遺言の分野では「公証役場に行かずに公正証書遺言が作れるようになった」と紹介されることが多い改正ですが、誰でも・どこでも・すぐに使えるわけではありません。
できること・できないことを整理します。
何が変わったのか:3つのデジタル化
1. ウェブ会議での作成
嘱託人(遺言者)が希望し、公証人が相当と認める場合には、遺言内容の陳述聴取や確認をウェブ会議で行えるようになりました。
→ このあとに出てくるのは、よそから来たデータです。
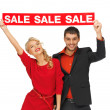 Stock Photo: Man and woman with sale sign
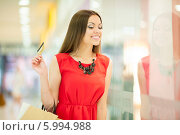 Купить «Красивая девушка с длинными волосами в красном платье делает покупки, держит кредитную карту», фото № 5994988, снято 10 июня 2014 г. (c) Вера Франц / Фотобанк Лори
病気や移動困難で公証役場への出頭が難しかった方には大きな前進です。
2. 電子署名
従来の紙への署名・押印に代わり、電子署名による意思表示が可能になりました。
3. 電子データでの原本保存
公正証書の原本が原則として電子データで作成・保存されるようになり、災害等による滅失リスクが下がりました。
実務目線の注意点:ここでつまずく
対応できる公証役場が限られています
すべての公証役場が対応しているわけではなく、指定を受けた公証人のいる役場に限られます。
浜松近郊での対応状況は当事務所で最新情報を確認していますので、お問い合わせください。
「公証人が相当と認める場合」という関門があります
ウェブ会議の利用は無条件ではありません。
遺言は本人の真意確認が生命線であるため、初回から全てオンラインで完結するとは限らず、事案によっては対面を求められます。
本人のIT環境が必要です
安定した通信環境、カメラ付き端末、電子署名の準備などは遺言者本人側で必要です。
ご高齢の方の場合、ここが現実的なハードルになることが少なくありません。
金融機関側の対応は発展途上です。
死後の手続きで電子データの公正証書遺言をどう扱うか、金融機関の運用はまだ揃っていません。
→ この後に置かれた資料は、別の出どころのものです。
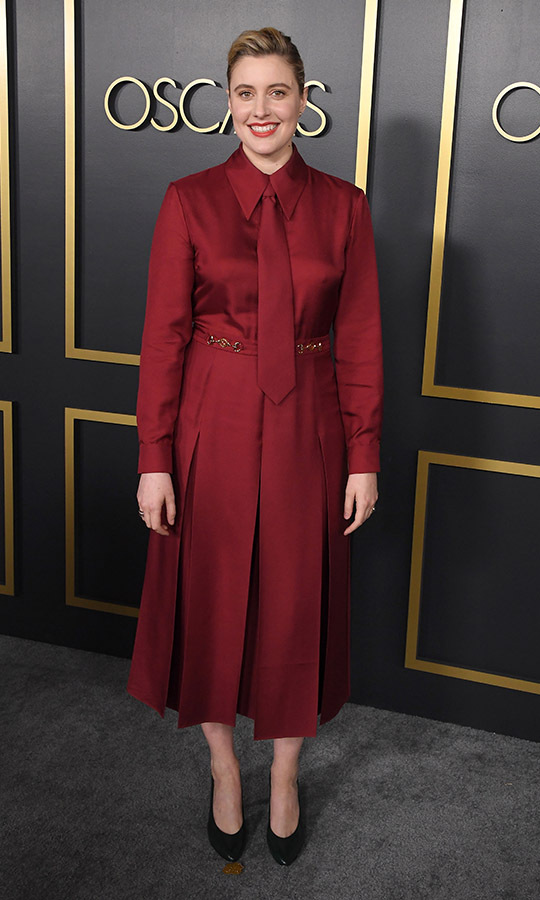 <a href=/tags/0/greta-gerwig><strong>Greta Gerwig</strong></a>, who is nominated for the Academy Award for Best Adapted Screenplay for <em>Little Women</em>, looked beautiful in a <a href=/tags/0/gucci><strong>Gucci</strong></a> garnet red look complete with a tie and pleated skirt.<p>Photo: &copy; Steve Granitz/WireImage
当面は紙の正本・謄本の交付を受けておく運用が安全です。
従来の公正証書遺言と何が変わらないか
デジタル化されても、
- 公証人が関与して作る
- 証人2名が必要
- 財産額に応じた公証人手数料がかかる
- 遺言者本人の意思確認が必須(代理不可)
——という骨格は変わりません。
つまり「公正証書遺言の確実性はそのままに、作る手段が広がった」と理解するのが正確です。
こんな方には追い風です
体力面で公証役場への出頭が難しい方、入院・施設入所中の方(従来も公証人の出張制度はありましたが選択肢が増えました)、遠方の家族が手続きを支えるケースなどでは、ウェブ会議の活用価値があります。
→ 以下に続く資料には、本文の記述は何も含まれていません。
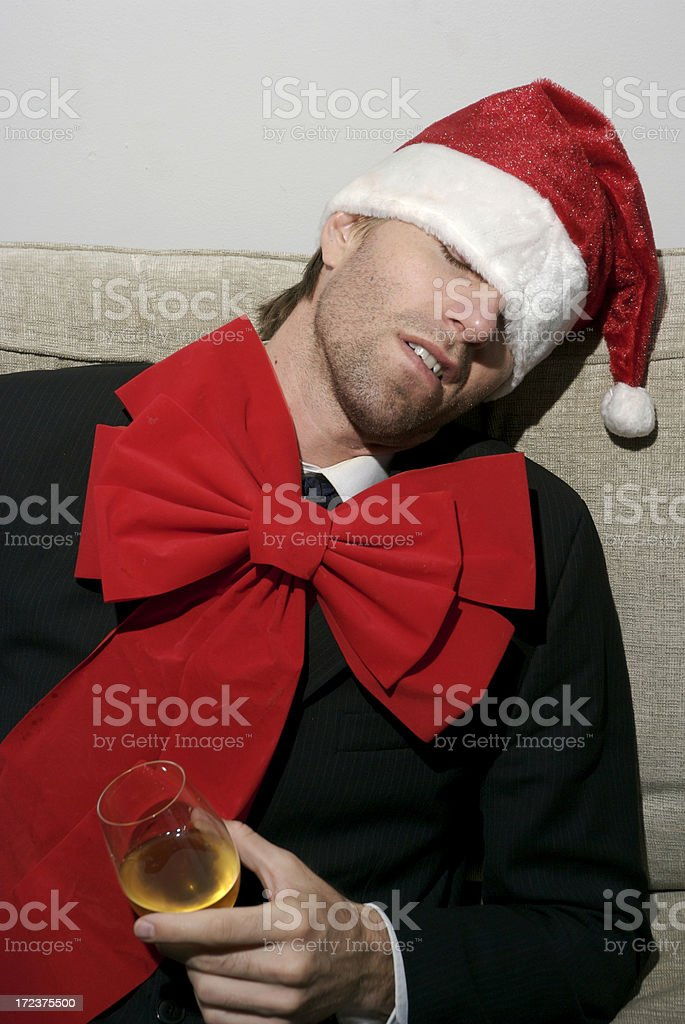 Drunk Businessman in Santa Hat and Holiday Red Bow Tie royalty-free stock photo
一方、IT環境に不安がある方は、従来どおりの対面作成が結局いちばん早くて確実です。
当事務所では、文案作成から公証役場との調整、証人の手配まで、対面・オンラインどちらのルートでもサポートしています。
まとめ
2025年10月のデジタル化で、公正証書遺言は「作りに行くもの」から「つながって作れるもの」へ一歩進みました。
ただし対応役場の限定・公証人の裁量・IT環境・金融機関の対応という4つの現実的な制約があります。
制度に振り回されず、ご自身の状況に合うルートを選ぶことが大切です。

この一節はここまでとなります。